Tuesday 20 January 2015

23) Gaudi's Sagrada Familia



When I reflect on why I travel, it's because of history - past history and the history I'm making while I travel.

       From the model



     Nature, Gaudi thought, was Gods bible, not the book written by men.


Despite the sight and noise of construction work, I did have a spiritual moment when I looked up and saw a white haze over a very high white window. The Sagrada Familia can elicit the shock of recognition. 



Gaudi was an architect not a sculptor and he had to give instructions and have models made for the artists to work from.

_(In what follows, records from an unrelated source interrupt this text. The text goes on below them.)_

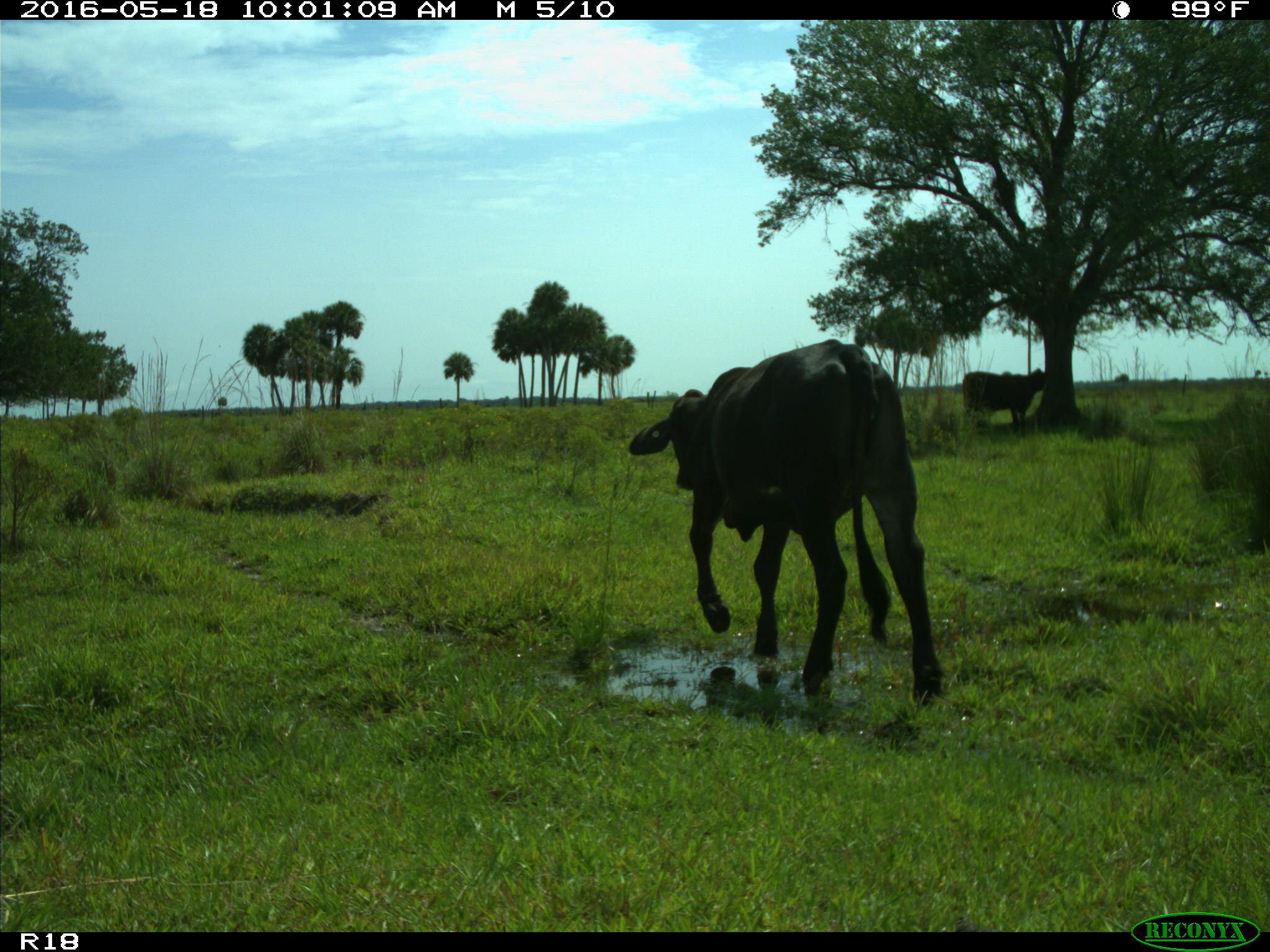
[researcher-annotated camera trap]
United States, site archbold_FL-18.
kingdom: Animalia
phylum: Chordata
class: Mammalia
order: Artiodactyla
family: Bovidae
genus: Bos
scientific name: Bos taurus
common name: domestic cow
Bos taurus (domestic cow).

Gaudi was inclusive of the saints from other faiths. He had a universal approach to this cathedral. He was a mystic rather than a religious person.

St George in bronze


This is a 'stone bible' with every detail having spiritual significance.



  Solve the numeric puzzle (33 Jesus' age)

Jesus' nakedness caused a stir.

The final words on the cathedral will be Jesus Christ King of the Jews.



From the Unesco World Heritage Centre website:

"The works of Antoni Gaudí represent a series of outstanding examples of the building typology in the architecture of the early 20th century, residential as well as public, to the development of which he made a significant and creative contribution. It is, furthermore, an outstanding and well-preserved example of the ideal garden cities dreamed of by the urbanists of the end of the 19th century. It exhibits an important interchange of values closely associated with the cultural and artistic currents of his time, as represented in El Modernisme of Catalonia. It anticipated and influenced many of the forms and techniques that were relevant to the development of modern construction in the 20th century.

Gaudí was born in 1852 in Reus, a small town south of Barcelona, and he died in a street accident in 1926. The intellectual context towards the end of the 19th century in Catalonia was marked by Modernisme, a movement that extended from around 1880 to the First World War, parallel to currents such as Naturalism, Arts and Crafts, and Art Nouveau. It was motivated by return to traditions as an expression of national identity, as well as by the introduction of modern techniques and materials. Modernisme differed from the other movements by becoming important for popular cultural identity. Gaudí's work represents the genius of the architect, expressing particular spatial qualities and plasticity in the undulating lines and harmonies of colours and materials in architectural surfaces and sculpted features.

His main undertaking is the church of Sagrada Familia, based on the Latin cross. The work had been started by architect Francesc de P. del Villar in 1882 in Gothic revival style. In 1883 Gaudì made fundamental changes to the first project and continued the work until his death. The crypt was built in 1884-89 and the Nativity facade finished in 1905. The four fantastic bell towers were finished in 1925-30. The transept elevation of the Passion was started in 1960, and construction of the church still continues."